9        Rabideau complains that the circuit court did not “explicitly” determine whether his credit adjustment constituted a new factor.  It did not have to.  A court may address either step first and, if not proved, need not address the other.  See id.  It thus was entirely proper to discuss sentence modification without having decided whether it deemed the sentence credit adjustment a new factor.   

10      Furthermore, it is irrelevant here whether the adjustment constitutes a new factor.  If it did not, the court did not need to go further.  If it did, its existence would not automatically entitle Rabideau to relief because whether to modify his sentence still rested within the circuit court’s discretion.  See State v. Hegwood, 113 Wis. 2d 544, 546, 335 N.W.2d 399 (1983).

 11     Although the court did not explicitly brand the credit adjustment a new factor, its comments both show that it at least implicitly considered whether knowing that no sentence credit was available would have caused it to impose a different sentence and demonstrate a proper exercise of discretion:

As I read the transcript, the Court wasn’t in favor of concurrent at all. In fact, I questioned why would I even do this ….

….

I thought he was getting a freebie [from the plea recommendation], and I wasn’t going to do that and that is the reason I did it consecutive, and the fact that I gave him 150 days credit, I was told he had credit and then I find out later on that he was given credit in another case. That wouldn’t have changed my mind at all about what the sentence would have been….  [T]here is just no way I was [g]oing to do a concurrent sentence here ….  I questioned this case, it is a felony, and I even questioned why there is a recommendation of concurrent.

            I’m not changing the judgment of conviction.  I think he got exactly what was my intention to give him based upon my reading of the transcript and based upon my memory of the case that … I was not going to give him a free one. 

12      The court also made clear that it “[does not] do sentences based upon credit … because I don’t think that is the right way to do it.”  The court is correct.  See Wis. Stat. § 973.155(2) (2011-12)[2] (“After the imposition of sentence, the court shall make and enter a specific finding of the number of days for which sentence credit is to be granted”).  Indeed, to first determine sentence credit and then to impose the sentence constitutes an erroneous exercise of discretion.  See Struzik v. State, 90 Wis. 2d 357, 367-68, 279 N.W.2d 922 (1979).   

            By the Court.—Order affirmed.

            This opinion will not be published.  See Wis. Stat. Rule 809.23(1)(b)5.

 


 



[1]  The appellate issue concerns the sentence modification hearing.  We must observe, however, that the original sentencing fell too far shy of the directive re-enunciated in State v.
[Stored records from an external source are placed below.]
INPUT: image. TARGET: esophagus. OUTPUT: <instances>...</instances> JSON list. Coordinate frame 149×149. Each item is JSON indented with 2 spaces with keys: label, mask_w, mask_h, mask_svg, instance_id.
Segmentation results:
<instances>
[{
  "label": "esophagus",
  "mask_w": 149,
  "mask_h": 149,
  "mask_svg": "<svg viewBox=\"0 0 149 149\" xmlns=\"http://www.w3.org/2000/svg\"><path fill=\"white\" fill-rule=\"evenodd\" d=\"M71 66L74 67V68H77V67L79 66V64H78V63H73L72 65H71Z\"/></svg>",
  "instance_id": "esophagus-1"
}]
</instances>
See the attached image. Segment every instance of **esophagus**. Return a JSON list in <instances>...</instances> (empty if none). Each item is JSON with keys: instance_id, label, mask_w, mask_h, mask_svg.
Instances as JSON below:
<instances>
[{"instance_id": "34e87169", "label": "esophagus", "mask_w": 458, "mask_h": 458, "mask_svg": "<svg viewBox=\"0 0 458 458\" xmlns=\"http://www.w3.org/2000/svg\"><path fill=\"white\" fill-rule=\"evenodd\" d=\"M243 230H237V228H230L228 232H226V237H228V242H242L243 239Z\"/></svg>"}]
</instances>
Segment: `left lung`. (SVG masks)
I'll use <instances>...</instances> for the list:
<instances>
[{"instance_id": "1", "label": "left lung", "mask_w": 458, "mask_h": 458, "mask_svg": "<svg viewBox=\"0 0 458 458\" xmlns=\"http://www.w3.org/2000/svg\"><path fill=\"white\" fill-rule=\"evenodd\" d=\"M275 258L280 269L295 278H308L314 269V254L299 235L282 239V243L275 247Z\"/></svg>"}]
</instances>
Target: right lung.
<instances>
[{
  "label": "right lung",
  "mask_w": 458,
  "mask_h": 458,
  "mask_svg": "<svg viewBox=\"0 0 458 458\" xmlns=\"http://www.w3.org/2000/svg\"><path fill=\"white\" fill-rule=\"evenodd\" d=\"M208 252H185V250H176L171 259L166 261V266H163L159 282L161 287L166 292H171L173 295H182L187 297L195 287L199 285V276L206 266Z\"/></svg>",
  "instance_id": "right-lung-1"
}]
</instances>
Gallion, 2004 WI 42, ¶4, 270 Wis. 2d 535, 678 N.W.2d 197, that a circuit court’s exercise of sentencing discretion be set forth on the record.  The court is to identify the objectives of its sentence, such as protecting the community, punishing the defendant, rehabilitating the defendant, and deterring others.  Id., ¶40.  While we do not condone the lack of explanation, we recognize that the parties came to the court with a stipulated agreement, and the court’s questioning of the recommendation for a concurrent sentence permits us to tease out some of the court’s sentencing rationale.  As neither party requested a fuller Gallion analysis then or at the sentence modification hearing, we conclude that the error was rectified when the court fleshed out its comments at that second hearing.

[2]  All references to the Wisconsin Statutes are to the 2011-12 version unless otherwise noted.